Tramlines is a collaboration between 2022 Australian of the Year, champion wheelchair tennis player and disability advocate Dylan Alcott with Carolyn and Joby Blackman of Vivid Design.

“To be involved in not only the design process but the activation of a fully accessible garden at the Show is something that’s really special to me. Gardens are often built and the accessibility is an afterthought and it’s hard to retrofit, so the fact that it’s been considered from the very beginning is really cool,” Dylan Alcott explains.

Designed from the outset as a fully accessible garden, the garden features inclusive seating, sensory plantings for stimulating the senses by touch and smell, garden beds placed at different heights , and a ramp for wheelchair access.

Different garden surfaces have been used to create auditory and textural cues for visitors, defining the different spaces in the garden. A gravel ring around the fire pit, for example, gives an auditory trigger that you are nearing the fire.
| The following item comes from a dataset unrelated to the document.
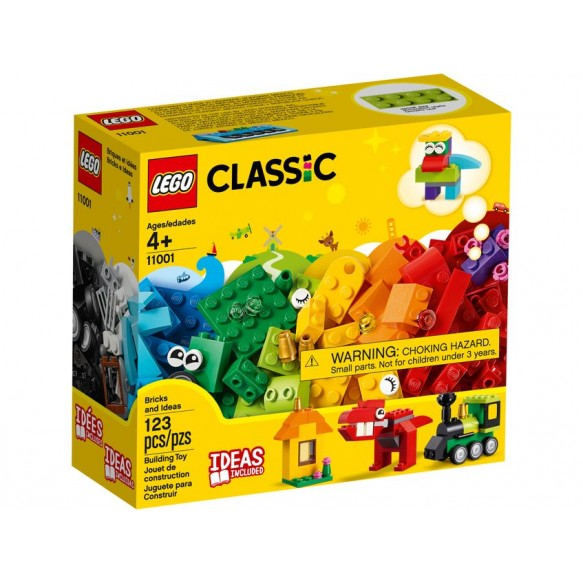 Lego classic 11001 Klocki + pomysły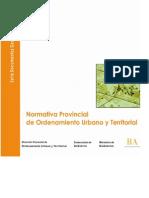 Norma Tiva Provincial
LVML Members, Semken Landscaping, led the building process with construction support from Kevin Heinze Grow, an equal opportunity employer and unique nursery that provides horticultural therapy programs, educational traineeships, and jobs for young people with disabilities. Plants and trees were sourced from supplier members Warners Nurseries and Established Tree Transplanters.

‘Tramlines’ was auctioned off after the Show, raising $35,750 for the Dylan Alcott Foundation, to help young Australians with disabilities. The garden will be redesigned in its new home by Mark Browning Landscape Design.

'Apertura'

Designed by Vivid Design Constructed by Semken Landscaping

‘Apertura’ – which means ‘opening’ in Latin – is an exploration of the role of plants as an architectural element in the landscape, as opposed to a ‘touch of greenery’ at the end of the build.

The design revolves around an ‘Aperture’ espalier - an espaliered olive, designed and grown especially for the show, which blurs the line between hard and soft elements and plays with the idea of the ‘green’ built form.

Designers Carolyn and Joby Blackman wrote:

“For us, the last decade has made the idea of the use of plants as design elements in the garden even more crucial as the remaining spaces available to create gardens shrink and plants need to perform more roles. Buildings, pools, covered entertaining areas and just far fewer square metres for garden or green areas, has made us focus even more on how living elements can provide the bones of the garden - blurring the lines between built form, hardscape and softscape. on to Merrywood plants 3.5 years ago for them to perform their magic. It now forms the living centrepiece of the garden - the living sculptural form, without using a sculpture.

“We hope you can imagine the sculptural, consistent form of the Olive Aperture holding your attention when the flowers and waving grasses are sleeping and the leaves have lessened in winter with all that low, welcome winter sun penetrating the garden.